One of the most common issues that we are seeing as a web hosting company is that the sites getting hacked and used to send spams or send out DDoS attacks or to host phishing sites.  In this article, I am trying to outline an idea on how to make your sites more secure, what are the best practices and how to secure your sites without compromising the speed. Like every hosting company, WordPress is the most used platform to build the sites in FlexiCloud Hosting as well. That amplifies the importance of this article.

There are many things that a normal web user, who is not a tech-savvy person can do, by which the security of the site will be increased considerably. Google reports between 30000 to 100,0000 websites every week for malware or phishing attacks and these reports directly affect their reliability and visitor confidence, thereby affecting their business. Read about the transparency report on safe browsing by google.

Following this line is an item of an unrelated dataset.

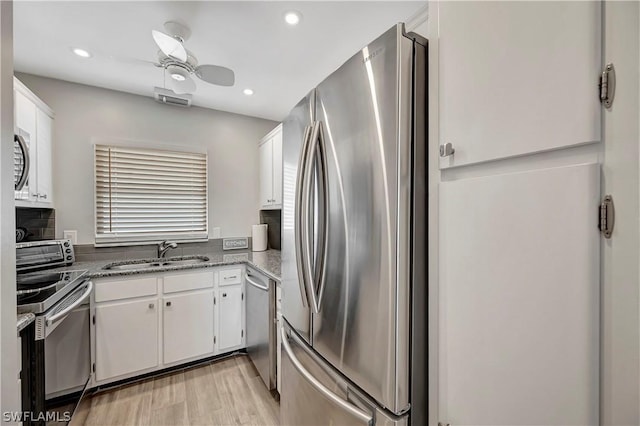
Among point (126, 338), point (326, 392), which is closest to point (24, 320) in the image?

Regular Updates to WordPress

This is one most important rule for security, even though you are not doing anything else.  You, no matter what, have to keep your core WordPress up to date regularly. WordPress is a community software, and for that reason, there will be major and minor updates regularly which need to be applied to make the sites run smooth.

Why the updates are important? Because the code is open. It’s not very difficult for a hacker to find websites working on a vulnerable version of WordPress or a particular plugin or theme and initiate an attack on those websites. So whenever there is an update, apply them. You can take the backup of your code and database if you think that may break while you update the core or plugins.

Strong Passwords

The most basic way to hack your website or any online property is to try possible passwords. You should not be keeping your passwords weak, and open an easy way for the hacker to take control of your site.

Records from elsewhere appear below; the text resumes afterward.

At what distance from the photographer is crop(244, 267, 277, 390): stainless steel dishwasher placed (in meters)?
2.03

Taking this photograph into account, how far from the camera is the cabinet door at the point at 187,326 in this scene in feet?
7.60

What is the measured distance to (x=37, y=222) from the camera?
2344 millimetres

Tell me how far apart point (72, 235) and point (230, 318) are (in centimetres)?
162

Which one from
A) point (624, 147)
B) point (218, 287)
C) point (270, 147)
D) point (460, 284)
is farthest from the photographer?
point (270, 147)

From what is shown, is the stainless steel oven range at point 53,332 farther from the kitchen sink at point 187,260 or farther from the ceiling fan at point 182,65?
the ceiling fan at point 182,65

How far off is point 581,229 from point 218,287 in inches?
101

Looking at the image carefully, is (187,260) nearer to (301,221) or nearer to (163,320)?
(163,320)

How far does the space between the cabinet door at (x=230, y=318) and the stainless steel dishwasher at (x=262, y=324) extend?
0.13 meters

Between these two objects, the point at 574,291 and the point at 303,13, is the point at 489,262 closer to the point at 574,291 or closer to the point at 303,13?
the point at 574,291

There are a lot of online and offline tools available these days to generate a very strong password. I normally recommend to use Password generator or LastPass or PassPack for online password generating and saving or you can use KeePassX for offline

Not only your administrator password is important, but your cPanel password, your client area password, your FTP password and your email passwords are equally important when it comes to the security.

Remove Unwanted themes and plugins

Regular housekeeping is important for your sites. You need to make sure that your sites have intalled those themes and plugins that your use. If you do not use a plugin, you can deactivate and delete it.

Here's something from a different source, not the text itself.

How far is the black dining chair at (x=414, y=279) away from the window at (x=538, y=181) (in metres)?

Not only it will improve the security, it will also helps your site to speed up.

Regular Backups

We need to make sure that our reactive measures are working before we implement a proactive system. The first and most efficient way to implement a reactive protection is to keep your backups safe. There are a lot of Plugins that you can use which takes your backups and sends them to a safe location.

FlexiCloud Hosting takes your backups daily and saves it for 14 days before we purge the older ones.

There are tools like code guard which will alert you when a modification on your files are noticed.

Disable File editing

You can disable the default code editor inside WordPress by adding the following code into the wp-config.php.

// Disallow file edit
define( 'DISALLOW_FILE_EDIT', true );

Disable the default login page

We recommend the plugin WPS hide login so that it will create a custom login URL for you and disable access to your default wp-login.php page.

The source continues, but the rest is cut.